WORK TO BE COMPLETED: Exclude the pictures, then repeat the remaining data exactly.

Stored data entries
*** Block opens ***

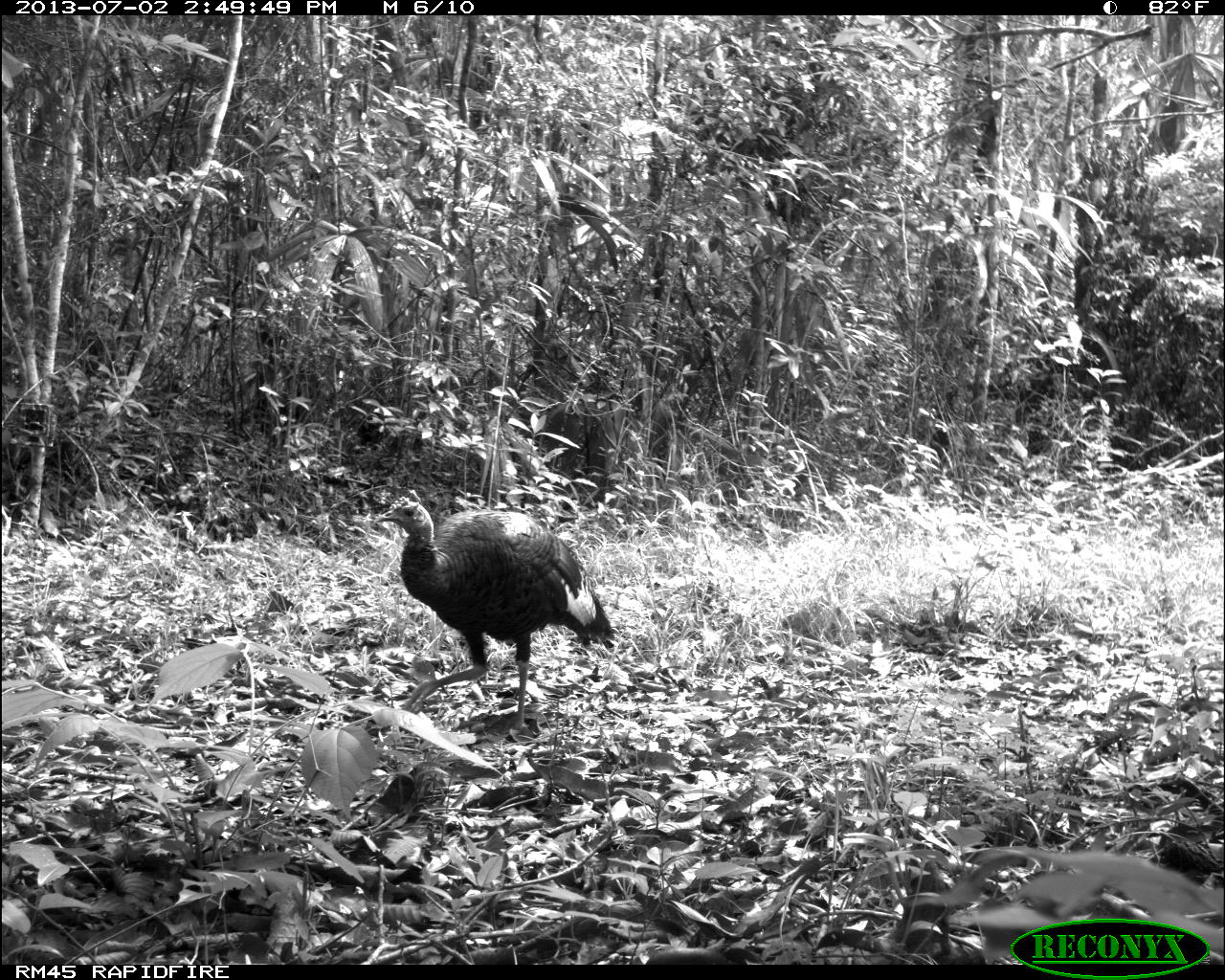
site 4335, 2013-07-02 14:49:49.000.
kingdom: Animalia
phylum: Chordata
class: Aves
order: Galliformes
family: Phasianidae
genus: Meleagris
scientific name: Meleagris ocellata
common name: ocellated turkey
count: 1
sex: female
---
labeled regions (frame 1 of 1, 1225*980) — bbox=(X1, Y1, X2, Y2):
meleagris ocellata: bbox=(373, 496, 619, 731)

*** Block closes ***

RESULT OF THIS EXERCISE:
site 4335, 2013-07-02 14:49:49.000.
kingdom: Animalia
phylum: Chordata
class: Aves
order: Galliformes
family: Phasianidae
genus: Meleagris
scientific name: Meleagris ocellata
common name: ocellated turkey
count: 1
sex: female
---
labeled regions (frame 1 of 1, 1225*980) — bbox=(X1, Y1, X2, Y2):
meleagris ocellata: bbox=(373, 496, 619, 731)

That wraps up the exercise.